Drink Coca-Cola flashing above the ever-changing time on the clock......

Just above the buzz of traffic, green and white taxis driven by Nescafe addicts and hoons in hotted FJ Holdens with no mufflers, you could hear the pulse of the Cross, the hiss of gas being forced through coloured glass tubes, the signs as they flicked on and off.

The glittering mile, someone once called it. The kind of el cheapo glitter you can peel away with your thumbnail to find cardboard underneath. The plywood doorway to sin city. Take a walk down sleaze street, past pockmarked pros in Chanel suits, tough as store dummies, waiting to take suckers to room five at the Lido Motel for a five quid blow job plus tip. Strip clubs with punchy ex-boxers out front, struggling to remember what year it is."

Mandy Taylor works right inside the `plywood glitter'.

"Names in neon. The Golden Orchid, the Paradise Room, Strip Au Go-Go. The world famous Pink Pussycat where Mandy Taylor, 40-22-35, the most famous tits in town, worked all night then after breakfast of a hamburger and Coke, walked upstairs to a room lit by the BMC Every Time sign".

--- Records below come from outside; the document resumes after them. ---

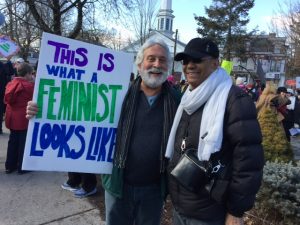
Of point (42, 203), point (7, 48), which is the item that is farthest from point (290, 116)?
point (7, 48)

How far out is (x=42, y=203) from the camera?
4.88 meters

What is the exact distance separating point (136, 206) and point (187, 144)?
0.88m

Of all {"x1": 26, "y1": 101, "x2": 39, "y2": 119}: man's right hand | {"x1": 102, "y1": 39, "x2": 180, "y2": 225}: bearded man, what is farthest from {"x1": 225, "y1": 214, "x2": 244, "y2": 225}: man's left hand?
{"x1": 26, "y1": 101, "x2": 39, "y2": 119}: man's right hand

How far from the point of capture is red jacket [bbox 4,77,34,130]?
6051mm

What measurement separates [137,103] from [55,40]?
79 centimetres

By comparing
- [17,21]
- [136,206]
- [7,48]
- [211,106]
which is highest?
[17,21]

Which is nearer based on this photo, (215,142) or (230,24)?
(215,142)

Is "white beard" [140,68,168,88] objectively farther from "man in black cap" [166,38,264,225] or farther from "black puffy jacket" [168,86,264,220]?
"black puffy jacket" [168,86,264,220]

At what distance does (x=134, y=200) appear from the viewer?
2896mm

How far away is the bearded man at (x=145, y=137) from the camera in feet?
9.17

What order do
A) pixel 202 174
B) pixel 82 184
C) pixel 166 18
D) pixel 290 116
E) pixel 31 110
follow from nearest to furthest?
pixel 202 174 < pixel 31 110 < pixel 82 184 < pixel 290 116 < pixel 166 18

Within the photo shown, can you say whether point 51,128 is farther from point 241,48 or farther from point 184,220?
point 241,48

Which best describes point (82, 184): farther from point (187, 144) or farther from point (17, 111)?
point (187, 144)

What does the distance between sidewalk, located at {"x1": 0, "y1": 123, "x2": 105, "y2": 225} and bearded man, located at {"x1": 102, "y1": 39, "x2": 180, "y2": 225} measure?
1677 millimetres
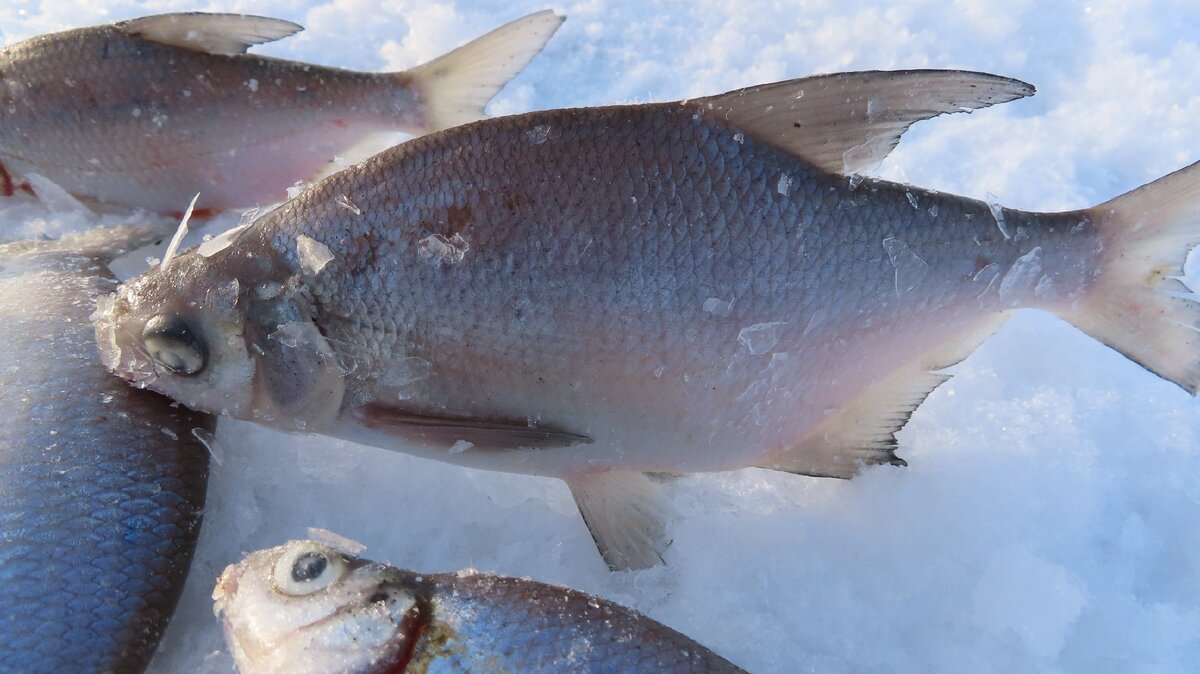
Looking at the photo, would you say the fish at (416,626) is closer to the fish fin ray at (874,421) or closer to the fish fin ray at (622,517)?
the fish fin ray at (622,517)

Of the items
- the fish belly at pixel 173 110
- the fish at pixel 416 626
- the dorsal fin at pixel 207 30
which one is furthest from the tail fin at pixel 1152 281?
the dorsal fin at pixel 207 30

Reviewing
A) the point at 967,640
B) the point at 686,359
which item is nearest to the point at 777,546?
the point at 967,640

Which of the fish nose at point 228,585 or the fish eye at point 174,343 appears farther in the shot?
the fish eye at point 174,343

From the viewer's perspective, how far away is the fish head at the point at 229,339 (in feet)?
4.56

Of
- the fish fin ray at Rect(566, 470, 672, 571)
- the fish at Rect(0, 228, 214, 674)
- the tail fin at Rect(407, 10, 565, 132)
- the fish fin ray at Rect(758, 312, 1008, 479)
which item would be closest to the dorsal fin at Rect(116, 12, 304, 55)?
the tail fin at Rect(407, 10, 565, 132)

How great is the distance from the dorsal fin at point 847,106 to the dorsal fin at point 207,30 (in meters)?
1.47

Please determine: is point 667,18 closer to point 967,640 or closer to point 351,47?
point 351,47

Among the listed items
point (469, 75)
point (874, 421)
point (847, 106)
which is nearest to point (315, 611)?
point (874, 421)

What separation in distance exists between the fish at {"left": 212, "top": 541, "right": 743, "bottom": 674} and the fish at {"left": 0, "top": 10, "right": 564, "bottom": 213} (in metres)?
1.47

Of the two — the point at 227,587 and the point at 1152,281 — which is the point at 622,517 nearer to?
the point at 227,587

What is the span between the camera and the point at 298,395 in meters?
1.44

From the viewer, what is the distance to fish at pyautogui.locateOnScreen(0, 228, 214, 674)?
1.32 meters

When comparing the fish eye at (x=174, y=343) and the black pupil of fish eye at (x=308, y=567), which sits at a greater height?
the fish eye at (x=174, y=343)

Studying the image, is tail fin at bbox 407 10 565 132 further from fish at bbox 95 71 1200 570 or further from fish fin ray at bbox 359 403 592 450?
fish fin ray at bbox 359 403 592 450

"At the Hasty Tasty, where Mandy has sat with boygirl Carlotta an hour before and talked about silicone breasts and Shirley Bassey, men with concrete expressions and nowhere to go stared into the same cup of coffee for an hour, watching it go cold. They could be jazz musicians, coming down off a benzedrine high, playing mental drums to Ramsey Lewis' `The In Crowd' on the juke box. They could be escaped mental patients, tapping their toes to their own personal loony tunes. Who needs records when you have a juke box inside your head? No coins required.

Kings fucking Cross, where the crazies come home to roost".

Mandy, who became famous for her breasts at the age of sixteen, is really the daughter of Chinese-Russian parents - she makes her living as a topless model and stripper.

Johnny wins every race he enters because he makes sure he is dead drunk when he gets into his car. He drives like someone who doesn't care if he lives or dies. His competition backs out.

Johnny ends up dying after slipping off a ladder on a harbour ferry where he is working. Mandy moves to America where she works in the self-improvement industry.

Although photographed together they don't remember meeting.

1965 was that sort of year at the Cross - the `el cheapo glitter' went to everyone's head.